Task objective
Render every line of the items below as a JSON list of strings, one string per line, omitting blank lines and leaving out the pictures.

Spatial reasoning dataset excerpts
┌──

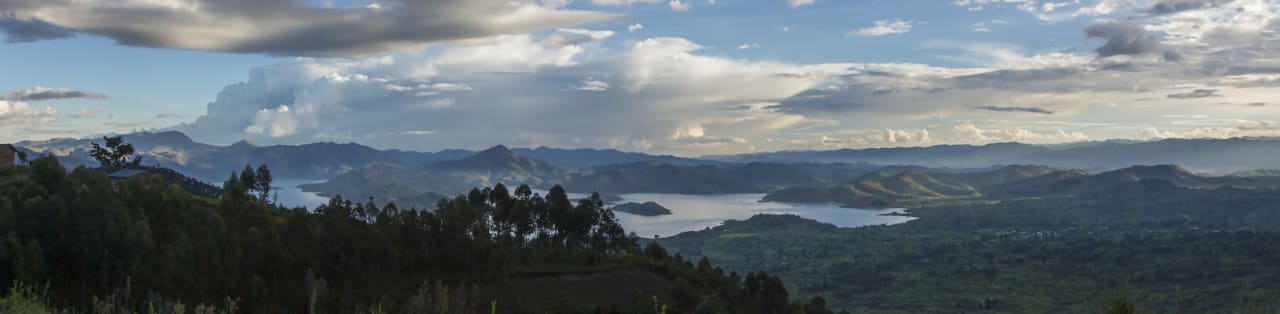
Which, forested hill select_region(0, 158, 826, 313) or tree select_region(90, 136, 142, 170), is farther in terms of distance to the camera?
tree select_region(90, 136, 142, 170)

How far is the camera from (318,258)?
64.6 metres

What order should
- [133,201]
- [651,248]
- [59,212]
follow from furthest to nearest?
1. [651,248]
2. [133,201]
3. [59,212]

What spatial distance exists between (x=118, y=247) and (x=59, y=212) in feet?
9.09

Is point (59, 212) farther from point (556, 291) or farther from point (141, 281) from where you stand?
point (556, 291)

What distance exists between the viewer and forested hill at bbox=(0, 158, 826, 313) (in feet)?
111

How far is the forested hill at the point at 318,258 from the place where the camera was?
3388 centimetres

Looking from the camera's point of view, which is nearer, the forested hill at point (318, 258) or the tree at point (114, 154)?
the forested hill at point (318, 258)

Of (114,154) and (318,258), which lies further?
(114,154)

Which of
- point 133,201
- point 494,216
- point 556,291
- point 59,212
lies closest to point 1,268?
point 59,212

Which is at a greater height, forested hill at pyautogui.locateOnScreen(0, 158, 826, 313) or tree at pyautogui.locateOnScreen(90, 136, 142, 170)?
tree at pyautogui.locateOnScreen(90, 136, 142, 170)

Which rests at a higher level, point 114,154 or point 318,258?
point 114,154

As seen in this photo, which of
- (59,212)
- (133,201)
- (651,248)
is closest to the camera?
(59,212)

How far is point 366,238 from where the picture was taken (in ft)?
233

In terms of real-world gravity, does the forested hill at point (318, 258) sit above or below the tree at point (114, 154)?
below
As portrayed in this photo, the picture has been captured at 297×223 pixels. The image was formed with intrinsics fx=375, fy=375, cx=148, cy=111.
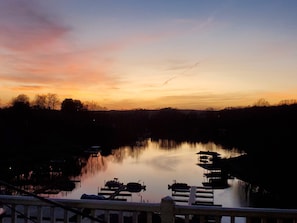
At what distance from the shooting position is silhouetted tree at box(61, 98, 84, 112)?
389 feet

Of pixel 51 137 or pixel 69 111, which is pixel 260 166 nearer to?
pixel 51 137

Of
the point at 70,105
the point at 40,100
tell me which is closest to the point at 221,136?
the point at 70,105

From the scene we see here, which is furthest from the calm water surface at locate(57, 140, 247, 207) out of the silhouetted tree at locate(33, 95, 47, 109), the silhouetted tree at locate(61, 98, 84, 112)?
the silhouetted tree at locate(33, 95, 47, 109)

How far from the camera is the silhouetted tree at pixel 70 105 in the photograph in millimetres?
118688

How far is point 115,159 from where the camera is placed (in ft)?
221

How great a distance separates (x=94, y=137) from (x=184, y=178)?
60.6 metres

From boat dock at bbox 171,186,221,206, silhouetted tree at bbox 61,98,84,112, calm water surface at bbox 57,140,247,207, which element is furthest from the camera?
silhouetted tree at bbox 61,98,84,112

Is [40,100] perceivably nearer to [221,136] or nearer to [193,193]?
[221,136]

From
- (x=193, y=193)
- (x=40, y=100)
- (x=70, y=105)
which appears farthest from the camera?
(x=40, y=100)

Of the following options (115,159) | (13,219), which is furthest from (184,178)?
(13,219)

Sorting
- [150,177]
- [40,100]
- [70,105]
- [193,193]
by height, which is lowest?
[150,177]

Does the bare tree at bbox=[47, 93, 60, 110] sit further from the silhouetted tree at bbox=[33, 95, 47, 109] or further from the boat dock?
Result: the boat dock

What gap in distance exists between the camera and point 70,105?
392ft

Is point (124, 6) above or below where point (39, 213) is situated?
above
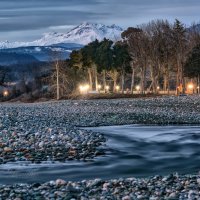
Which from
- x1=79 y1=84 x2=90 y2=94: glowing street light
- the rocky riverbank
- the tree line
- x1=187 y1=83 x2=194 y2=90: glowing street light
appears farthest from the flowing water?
x1=187 y1=83 x2=194 y2=90: glowing street light

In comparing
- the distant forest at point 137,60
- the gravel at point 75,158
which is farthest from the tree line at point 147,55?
the gravel at point 75,158

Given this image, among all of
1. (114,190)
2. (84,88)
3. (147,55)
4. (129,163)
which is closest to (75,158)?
(129,163)

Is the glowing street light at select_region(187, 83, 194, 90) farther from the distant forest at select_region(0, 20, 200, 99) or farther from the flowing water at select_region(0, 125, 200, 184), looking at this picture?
the flowing water at select_region(0, 125, 200, 184)

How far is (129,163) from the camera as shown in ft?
68.9

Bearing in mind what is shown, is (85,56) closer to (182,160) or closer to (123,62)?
(123,62)

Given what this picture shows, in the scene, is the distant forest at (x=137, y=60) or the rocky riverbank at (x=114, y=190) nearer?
the rocky riverbank at (x=114, y=190)

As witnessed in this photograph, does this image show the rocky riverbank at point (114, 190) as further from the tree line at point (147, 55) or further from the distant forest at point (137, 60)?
the tree line at point (147, 55)

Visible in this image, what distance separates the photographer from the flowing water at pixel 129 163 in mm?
17953

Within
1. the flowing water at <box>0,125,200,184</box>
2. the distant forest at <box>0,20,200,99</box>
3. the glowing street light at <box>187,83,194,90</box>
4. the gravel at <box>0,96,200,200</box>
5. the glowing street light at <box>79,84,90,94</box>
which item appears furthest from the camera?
the glowing street light at <box>187,83,194,90</box>

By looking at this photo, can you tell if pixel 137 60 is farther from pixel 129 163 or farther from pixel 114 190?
pixel 114 190

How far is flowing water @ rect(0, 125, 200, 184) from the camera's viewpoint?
17953 mm

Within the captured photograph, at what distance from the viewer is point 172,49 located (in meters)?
96.4

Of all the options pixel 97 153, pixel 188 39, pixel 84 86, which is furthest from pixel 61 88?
pixel 97 153

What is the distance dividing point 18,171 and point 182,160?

└──

Output
[
  "Which, forested hill select_region(0, 158, 826, 313) or tree select_region(90, 136, 142, 170), is farther in terms of distance to the camera?",
  "tree select_region(90, 136, 142, 170)",
  "How far is the camera from (318,258)?",
  "64.6 metres",
  "What order should",
  "- [133,201]",
  "- [651,248]",
  "- [59,212]",
  "follow from furthest to nearest?",
  "1. [651,248]",
  "2. [133,201]",
  "3. [59,212]",
  "What spatial distance exists between (x=118, y=247) and (x=59, y=212) in feet?",
  "9.09",
  "Is point (59, 212) farther from point (556, 291) or farther from point (141, 281) from where you stand?",
  "point (556, 291)",
  "What distance exists between the viewer and forested hill at bbox=(0, 158, 826, 313) (in feet)?",
  "111",
  "How far is the forested hill at the point at 318,258 from the place where the camera was?",
  "3388 centimetres",
  "Looking from the camera's point of view, which is nearer, the forested hill at point (318, 258) or the tree at point (114, 154)?",
  "the forested hill at point (318, 258)",
  "Of (114,154) and (318,258), which lies further?",
  "(114,154)",
  "Which of",
  "- point 133,201",
  "- point 494,216",
  "- point 556,291",
  "- point 59,212",
  "lies closest to point 1,268?",
  "point 59,212",
  "Which is at a greater height, forested hill at pyautogui.locateOnScreen(0, 158, 826, 313) or tree at pyautogui.locateOnScreen(90, 136, 142, 170)?",
  "tree at pyautogui.locateOnScreen(90, 136, 142, 170)",
  "Which rests at a higher level, point 114,154 or point 318,258?",
  "point 114,154",
  "As seen in this photo, which of",
  "- (59,212)",
  "- (133,201)",
  "- (651,248)",
  "is closest to the camera?",
  "(59,212)",
  "How far is point 366,238 from where the picture was taken (in ft)?",
  "233",
  "In terms of real-world gravity, does the forested hill at point (318, 258) sit above or below the tree at point (114, 154)?",
  "below",
  "As portrayed in this photo, the picture has been captured at 297×223 pixels. The image was formed with intrinsics fx=375, fy=375, cx=148, cy=111.",
  "At what distance from the shooting position is silhouetted tree at box(61, 98, 84, 112)?",
  "389 feet",
  "Of pixel 51 137 or pixel 69 111, which is pixel 260 166 nearer to?",
  "pixel 51 137",
  "Of",
  "the point at 70,105",
  "the point at 40,100",
  "tell me which is closest to the point at 221,136?",
  "the point at 70,105",
  "From the scene we see here, which is furthest from the calm water surface at locate(57, 140, 247, 207) out of the silhouetted tree at locate(33, 95, 47, 109), the silhouetted tree at locate(61, 98, 84, 112)?",
  "the silhouetted tree at locate(33, 95, 47, 109)",
  "How far from the camera is the silhouetted tree at pixel 70 105 in the photograph in millimetres?",
  "118688",
  "How far is point 115,159 from where the camera is placed (in ft)?",
  "221",
  "How great a distance separates (x=94, y=137) from (x=184, y=178)?",
  "60.6 metres",
  "From boat dock at bbox 171,186,221,206, silhouetted tree at bbox 61,98,84,112, calm water surface at bbox 57,140,247,207, which element is furthest from the camera?",
  "silhouetted tree at bbox 61,98,84,112",
  "Is [40,100] perceivably nearer to [221,136] or nearer to [193,193]?",
  "[221,136]",
  "From",
  "- (x=193, y=193)",
  "- (x=40, y=100)",
  "- (x=70, y=105)",
  "which appears farthest from the camera?",
  "(x=40, y=100)",
  "Of the following options (115,159) | (13,219), which is furthest from (184,178)?",
  "(13,219)",
  "Sorting",
  "- [150,177]",
  "- [40,100]",
  "- [70,105]",
  "- [193,193]",
  "by height, which is lowest?",
  "[150,177]",
  "Does the bare tree at bbox=[47, 93, 60, 110] sit further from the silhouetted tree at bbox=[33, 95, 47, 109] or further from the boat dock?",
  "Result: the boat dock",
  "What gap in distance exists between the camera and point 70,105?",
  "392ft",
  "Is point (124, 6) above or below where point (39, 213) is situated?",
  "above",
  "Which from",
  "- x1=79 y1=84 x2=90 y2=94: glowing street light",
  "- the rocky riverbank",
  "- the tree line",
  "- x1=187 y1=83 x2=194 y2=90: glowing street light",
  "appears farthest from the flowing water?",
  "x1=187 y1=83 x2=194 y2=90: glowing street light",
  "In comparing",
  "- the distant forest at point 137,60",
  "- the gravel at point 75,158",
  "which is farthest from the tree line at point 147,55?",
  "the gravel at point 75,158",
  "Given this image, among all of",
  "1. (114,190)",
  "2. (84,88)",
  "3. (147,55)",
  "4. (129,163)",
  "which is closest to (75,158)?",
  "(129,163)",
  "Is the glowing street light at select_region(187, 83, 194, 90) farther from the distant forest at select_region(0, 20, 200, 99) or farther from the flowing water at select_region(0, 125, 200, 184), looking at this picture?",
  "the flowing water at select_region(0, 125, 200, 184)",
  "How far is (129,163) from the camera as shown in ft?",
  "68.9",
  "Bearing in mind what is shown, is (85,56) closer to (182,160) or closer to (123,62)?",
  "(123,62)",
  "Given what this picture shows, in the scene, is the distant forest at (x=137, y=60) or the rocky riverbank at (x=114, y=190) nearer?",
  "the rocky riverbank at (x=114, y=190)",
  "As witnessed in this photograph, does this image show the rocky riverbank at point (114, 190) as further from the tree line at point (147, 55) or further from the distant forest at point (137, 60)?",
  "the tree line at point (147, 55)",
  "Visible in this image, what distance separates the photographer from the flowing water at pixel 129 163 in mm?",
  "17953",
  "Within",
  "1. the flowing water at <box>0,125,200,184</box>",
  "2. the distant forest at <box>0,20,200,99</box>",
  "3. the glowing street light at <box>187,83,194,90</box>",
  "4. the gravel at <box>0,96,200,200</box>",
  "5. the glowing street light at <box>79,84,90,94</box>",
  "which item appears furthest from the camera?",
  "the glowing street light at <box>187,83,194,90</box>",
  "By looking at this photo, can you tell if pixel 137 60 is farther from pixel 129 163 or farther from pixel 114 190?",
  "pixel 114 190",
  "How far is flowing water @ rect(0, 125, 200, 184) from the camera's viewpoint?",
  "17953 mm",
  "Within the captured photograph, at what distance from the viewer is point 172,49 located (in meters)?",
  "96.4",
  "Of all the options pixel 97 153, pixel 188 39, pixel 84 86, which is furthest from pixel 61 88?",
  "pixel 97 153",
  "What is the distance dividing point 18,171 and point 182,160?"
]